17) The following question involves a standard deck of 52 playing cards. In such a deck of cards there are four
suits of 13 cards each. The four suits are: hearts, diamonds, clubs, and spades. The 26 cards included in hearts and diamonds are red. The 26 cards included in clubs and spades are black. The 13 cards in each suit are: 2, 3, 4, 5, 6, 7, 8, 9, 10, Jack, Queen, King, and Ace. This means there are four Aces, four Kings, four Queens, four 10s, etc., down to four 2s in each deck.
You draw two cards from a standard deck of 52 cards without replacing the first one before drawing the second.
(a) Are the outcomes on the two cards independent? Why?
Yes. The probability of drawing a specific second card is the same regardless of the identity of the first drawn card.
No.
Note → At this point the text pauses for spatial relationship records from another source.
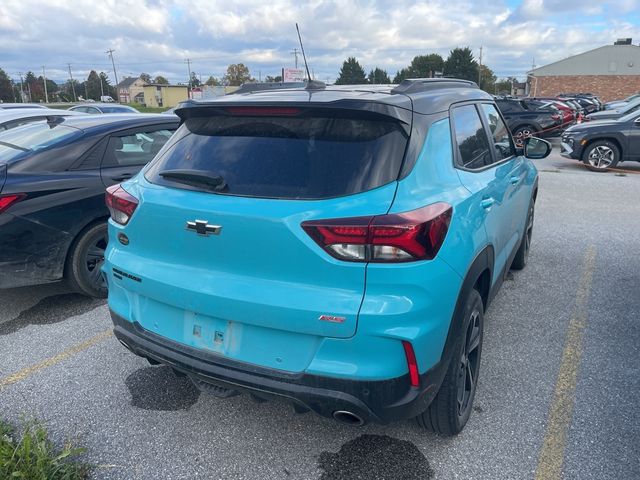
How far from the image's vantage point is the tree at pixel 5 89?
8951 cm

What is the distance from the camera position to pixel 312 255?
2.09m

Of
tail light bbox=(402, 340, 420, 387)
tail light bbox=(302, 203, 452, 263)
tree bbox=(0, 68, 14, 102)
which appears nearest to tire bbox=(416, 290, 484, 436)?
tail light bbox=(402, 340, 420, 387)

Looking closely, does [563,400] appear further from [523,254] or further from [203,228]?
[523,254]

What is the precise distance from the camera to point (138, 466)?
254 centimetres

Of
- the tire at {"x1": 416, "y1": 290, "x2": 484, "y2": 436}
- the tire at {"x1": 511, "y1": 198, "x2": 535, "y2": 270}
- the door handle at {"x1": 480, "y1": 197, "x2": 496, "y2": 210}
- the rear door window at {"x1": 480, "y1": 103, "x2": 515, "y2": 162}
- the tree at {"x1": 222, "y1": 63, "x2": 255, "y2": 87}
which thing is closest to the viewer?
the tire at {"x1": 416, "y1": 290, "x2": 484, "y2": 436}

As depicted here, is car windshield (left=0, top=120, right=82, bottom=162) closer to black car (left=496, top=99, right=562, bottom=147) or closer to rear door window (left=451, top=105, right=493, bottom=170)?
rear door window (left=451, top=105, right=493, bottom=170)

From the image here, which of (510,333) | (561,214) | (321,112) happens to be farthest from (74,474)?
(561,214)

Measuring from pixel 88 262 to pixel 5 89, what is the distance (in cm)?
10507

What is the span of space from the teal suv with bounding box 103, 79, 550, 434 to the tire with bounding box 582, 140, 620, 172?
11.5 metres

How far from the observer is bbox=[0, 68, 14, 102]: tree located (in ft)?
294

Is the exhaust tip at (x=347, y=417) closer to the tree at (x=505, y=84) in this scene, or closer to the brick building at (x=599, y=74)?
the brick building at (x=599, y=74)

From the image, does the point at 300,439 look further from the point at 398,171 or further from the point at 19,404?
the point at 19,404

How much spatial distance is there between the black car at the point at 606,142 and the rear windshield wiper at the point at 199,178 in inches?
490

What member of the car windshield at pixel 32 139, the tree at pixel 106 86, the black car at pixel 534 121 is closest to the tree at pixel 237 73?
the tree at pixel 106 86
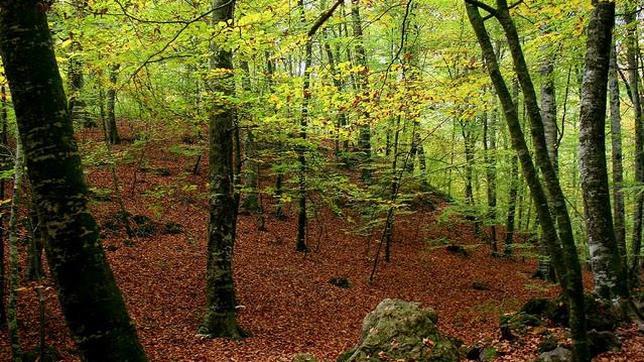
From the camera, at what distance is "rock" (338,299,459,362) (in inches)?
266

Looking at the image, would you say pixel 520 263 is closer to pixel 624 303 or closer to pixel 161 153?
pixel 624 303

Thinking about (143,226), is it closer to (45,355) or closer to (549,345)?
(45,355)

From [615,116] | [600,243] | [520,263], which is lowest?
[520,263]

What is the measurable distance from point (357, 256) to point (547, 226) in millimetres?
12587

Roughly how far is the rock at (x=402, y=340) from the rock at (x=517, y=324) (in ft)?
3.95

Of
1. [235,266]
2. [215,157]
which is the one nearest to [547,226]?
[215,157]

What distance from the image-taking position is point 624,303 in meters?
7.18

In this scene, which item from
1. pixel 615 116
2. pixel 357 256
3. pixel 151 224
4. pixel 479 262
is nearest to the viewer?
pixel 615 116

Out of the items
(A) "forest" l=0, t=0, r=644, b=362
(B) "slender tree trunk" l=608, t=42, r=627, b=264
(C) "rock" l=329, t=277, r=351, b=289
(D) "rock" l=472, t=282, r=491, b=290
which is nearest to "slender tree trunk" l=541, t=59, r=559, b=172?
(A) "forest" l=0, t=0, r=644, b=362

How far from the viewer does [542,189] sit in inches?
177

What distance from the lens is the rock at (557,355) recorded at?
5.97 metres

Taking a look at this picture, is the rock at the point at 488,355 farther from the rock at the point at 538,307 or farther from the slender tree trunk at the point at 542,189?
the slender tree trunk at the point at 542,189

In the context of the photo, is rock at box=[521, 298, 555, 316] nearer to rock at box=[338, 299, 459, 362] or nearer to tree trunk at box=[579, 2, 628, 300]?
tree trunk at box=[579, 2, 628, 300]

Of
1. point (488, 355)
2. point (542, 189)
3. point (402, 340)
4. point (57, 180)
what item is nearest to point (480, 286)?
point (488, 355)
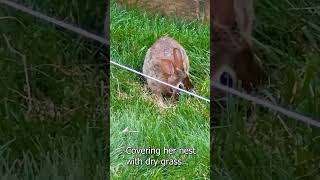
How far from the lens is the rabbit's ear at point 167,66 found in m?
2.37

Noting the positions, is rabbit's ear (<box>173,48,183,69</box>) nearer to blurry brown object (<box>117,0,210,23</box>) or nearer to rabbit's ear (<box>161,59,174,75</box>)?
rabbit's ear (<box>161,59,174,75</box>)

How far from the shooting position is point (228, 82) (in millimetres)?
2434

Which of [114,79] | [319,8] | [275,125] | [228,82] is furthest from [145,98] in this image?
[319,8]

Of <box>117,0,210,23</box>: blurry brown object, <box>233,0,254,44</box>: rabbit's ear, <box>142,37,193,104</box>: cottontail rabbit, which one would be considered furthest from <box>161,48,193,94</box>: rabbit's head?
<box>233,0,254,44</box>: rabbit's ear

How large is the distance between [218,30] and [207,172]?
1.56 ft

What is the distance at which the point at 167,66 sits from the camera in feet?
7.79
The probability of drawing a specific second card depends on the identity of the first card.
Yes. The events can occur together.
No. The events cannot occur together.
(b) Find P(ace on 1st card and nine on 2nd). (Enter your answer as a fraction.)
(c) Find P(nine on 1st card and ace on 2nd). (Enter your answer as a fraction.)
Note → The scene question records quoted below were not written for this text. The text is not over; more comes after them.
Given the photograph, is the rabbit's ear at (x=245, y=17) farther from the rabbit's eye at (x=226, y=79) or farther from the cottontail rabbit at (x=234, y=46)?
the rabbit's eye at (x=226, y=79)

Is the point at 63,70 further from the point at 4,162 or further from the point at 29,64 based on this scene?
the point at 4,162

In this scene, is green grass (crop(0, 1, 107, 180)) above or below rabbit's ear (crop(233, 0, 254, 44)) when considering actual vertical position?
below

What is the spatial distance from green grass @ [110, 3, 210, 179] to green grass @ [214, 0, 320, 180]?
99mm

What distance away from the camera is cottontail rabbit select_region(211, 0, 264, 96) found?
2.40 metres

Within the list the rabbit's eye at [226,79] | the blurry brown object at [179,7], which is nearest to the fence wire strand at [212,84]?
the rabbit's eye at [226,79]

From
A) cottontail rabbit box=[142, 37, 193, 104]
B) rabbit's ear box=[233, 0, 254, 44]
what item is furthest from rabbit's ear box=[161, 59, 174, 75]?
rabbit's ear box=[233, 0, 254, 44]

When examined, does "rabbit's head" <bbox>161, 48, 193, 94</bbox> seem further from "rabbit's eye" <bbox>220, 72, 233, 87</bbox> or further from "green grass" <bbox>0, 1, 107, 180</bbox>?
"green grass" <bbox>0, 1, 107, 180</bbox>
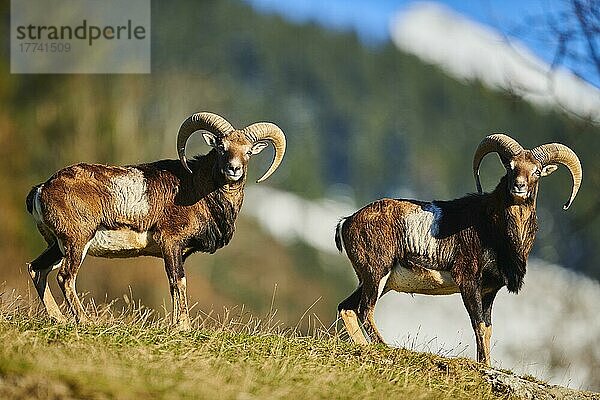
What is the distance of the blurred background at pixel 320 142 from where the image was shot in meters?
37.3

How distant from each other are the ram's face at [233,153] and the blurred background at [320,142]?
9426mm

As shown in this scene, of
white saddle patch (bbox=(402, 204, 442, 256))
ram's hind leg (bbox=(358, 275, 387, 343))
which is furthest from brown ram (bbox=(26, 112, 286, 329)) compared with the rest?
white saddle patch (bbox=(402, 204, 442, 256))

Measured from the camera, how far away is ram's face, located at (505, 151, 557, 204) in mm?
13719

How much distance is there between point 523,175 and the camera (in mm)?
13750

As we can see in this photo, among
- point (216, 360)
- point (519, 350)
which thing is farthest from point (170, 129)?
point (216, 360)

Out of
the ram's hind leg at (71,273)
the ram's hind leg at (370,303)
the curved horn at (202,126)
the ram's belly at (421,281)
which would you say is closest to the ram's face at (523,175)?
the ram's belly at (421,281)

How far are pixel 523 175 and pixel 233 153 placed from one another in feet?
11.7

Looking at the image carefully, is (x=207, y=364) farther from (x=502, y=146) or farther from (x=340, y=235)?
(x=502, y=146)

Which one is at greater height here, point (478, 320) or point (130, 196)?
point (130, 196)

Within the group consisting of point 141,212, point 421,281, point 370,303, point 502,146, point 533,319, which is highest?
point 502,146

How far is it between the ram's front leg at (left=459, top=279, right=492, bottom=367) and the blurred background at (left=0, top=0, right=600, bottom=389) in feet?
28.9

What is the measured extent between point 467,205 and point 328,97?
4482 centimetres

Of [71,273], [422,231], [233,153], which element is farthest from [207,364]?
[422,231]

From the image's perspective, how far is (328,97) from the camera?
59.1 m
(d) Find the probability of drawing an ace and a nine in either order. (Enter your answer as a fraction.)
18)Compute P9,4. Ans __________
19)Compute C10,5.Ans __________
20)There are seven wires which need to be attached to a circuit board. A robotic device will attach the wires. The wires can be attached in any order, and the production manager wishes to determine which order would be fastest for the robot to use. Use the multiplication rule of counting to determine the number of possible sequences of assembly that must be tested. (Hint: There are seven choices for the first wire, six for the second wire, five for the third wire, etc.)